Around the room are sample bottles of distillate, the white labels indicating each rum’s marque name, the ester count, and who purchased that batch. I recognize almost all of the purchasers, including E&A Scheer. Vivian and Peppie set to work, pulling together a set of interesting samples for us to try, including the aforementioned DOK rum. With an ester count in the 1600 range, the DOK’s nose is extremely pungent and strong. It tastes of Rum Fire, but much raunchier, for lack of a better term. Even I can’t imagine taking more than a sip or two.
Great House
For the final portion of our tour, Peppie leads us through several levels of the Hampden great house. On the second level’s wrap-around patio, several large peahens parade around as if they owned the place. Rather than being preserved as a museum, the house is in active use by the Hussey family as a sort of weekend getaway. Everything is reasonably original, except for the furniture which was upgraded in the not-too-distant past. We were allowed to poke around in all of the rooms, including a very stately dining room, but photography was discouraged, so alas, I can’t share anything here.
The grounds around the Hampden’s visitor center are well landscaped with plenty of shade. It’s not hard to imagine kicking back and enjoying the beautiful Trelawny scenery while sipping a Rum Fire punch. We did exactly that during our lunch, graciously provided by the Hampden folks. We would have loved to stay longer, except that we had an important appointment: A few miles down the road from Hampden is the legendary but sadly shuttered Long Pond distillery. Having been granted special permission by the National Rums of Jamaica head honchos to poke our nose in the door, we weren’t about to miss our chance.
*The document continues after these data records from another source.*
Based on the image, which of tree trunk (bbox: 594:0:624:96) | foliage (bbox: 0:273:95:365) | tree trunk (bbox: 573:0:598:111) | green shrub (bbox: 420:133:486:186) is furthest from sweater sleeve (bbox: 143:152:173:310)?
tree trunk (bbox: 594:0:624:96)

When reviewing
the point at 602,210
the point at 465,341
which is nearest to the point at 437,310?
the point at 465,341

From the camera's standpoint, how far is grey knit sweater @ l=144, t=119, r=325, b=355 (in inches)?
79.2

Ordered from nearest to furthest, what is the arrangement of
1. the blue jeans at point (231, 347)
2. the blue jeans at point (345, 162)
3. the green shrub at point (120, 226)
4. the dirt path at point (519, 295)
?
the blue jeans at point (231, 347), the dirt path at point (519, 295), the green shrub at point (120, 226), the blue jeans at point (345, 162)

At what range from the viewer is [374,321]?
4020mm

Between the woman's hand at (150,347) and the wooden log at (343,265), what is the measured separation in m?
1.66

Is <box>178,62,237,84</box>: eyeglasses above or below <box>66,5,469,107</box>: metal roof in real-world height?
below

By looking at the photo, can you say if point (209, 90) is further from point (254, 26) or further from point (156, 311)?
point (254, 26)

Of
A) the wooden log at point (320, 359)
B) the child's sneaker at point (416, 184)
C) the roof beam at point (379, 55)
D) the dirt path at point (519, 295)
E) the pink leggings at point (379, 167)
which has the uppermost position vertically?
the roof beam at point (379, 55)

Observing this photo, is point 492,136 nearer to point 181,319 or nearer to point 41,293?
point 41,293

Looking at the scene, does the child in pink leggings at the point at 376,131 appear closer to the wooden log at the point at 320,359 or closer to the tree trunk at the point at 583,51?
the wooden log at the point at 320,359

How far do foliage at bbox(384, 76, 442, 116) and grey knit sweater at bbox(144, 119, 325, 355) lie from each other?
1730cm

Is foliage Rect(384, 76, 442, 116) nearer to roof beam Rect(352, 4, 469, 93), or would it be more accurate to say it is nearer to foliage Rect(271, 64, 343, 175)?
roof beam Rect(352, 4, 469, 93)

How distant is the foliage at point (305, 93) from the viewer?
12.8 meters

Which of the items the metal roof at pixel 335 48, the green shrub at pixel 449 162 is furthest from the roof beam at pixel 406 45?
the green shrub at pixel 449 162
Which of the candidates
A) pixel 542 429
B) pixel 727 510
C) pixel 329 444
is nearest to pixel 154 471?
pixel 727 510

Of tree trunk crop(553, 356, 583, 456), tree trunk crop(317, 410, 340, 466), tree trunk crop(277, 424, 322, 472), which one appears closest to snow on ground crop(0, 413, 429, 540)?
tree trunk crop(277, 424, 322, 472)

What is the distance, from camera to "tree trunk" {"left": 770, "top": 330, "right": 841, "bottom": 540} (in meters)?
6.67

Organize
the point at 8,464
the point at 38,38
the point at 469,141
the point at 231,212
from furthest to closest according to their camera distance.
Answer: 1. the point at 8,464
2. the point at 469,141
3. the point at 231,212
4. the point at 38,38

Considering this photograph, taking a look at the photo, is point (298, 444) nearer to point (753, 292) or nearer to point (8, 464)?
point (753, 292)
Stay tuned for my full report!
Great post, thanks for taking the time and chronicling your experience. You have spellcheck/formatting errors towards the end of the paragraph where you first mention DOK rum.
Thank you! And thanks for pointing out the strange text. It’s correct in my original document. It seems like WordPress mangled it somehow. In any event, it should be corrected now.
Thank you very much for this fantastic series of posts!
However, I was shocked quite a bit to hear that Long Pond is closed. I did not know that.
What an amazing and insightful look into the Hampden Estate distillery. I will be visiting today and look forward to my own experience. Hopefully I will be allowed to see behind the scenes and even try the DOK!!
I have only discovered Hampden Estate Rum last year 2020. I am glad to say I have tricked a few guys with my offering, loving the sipping opened with a little water . I would love to visit as I have been to Barbados doing the rounds of Mount Gay, Four Square and St Nicholas Abby etc.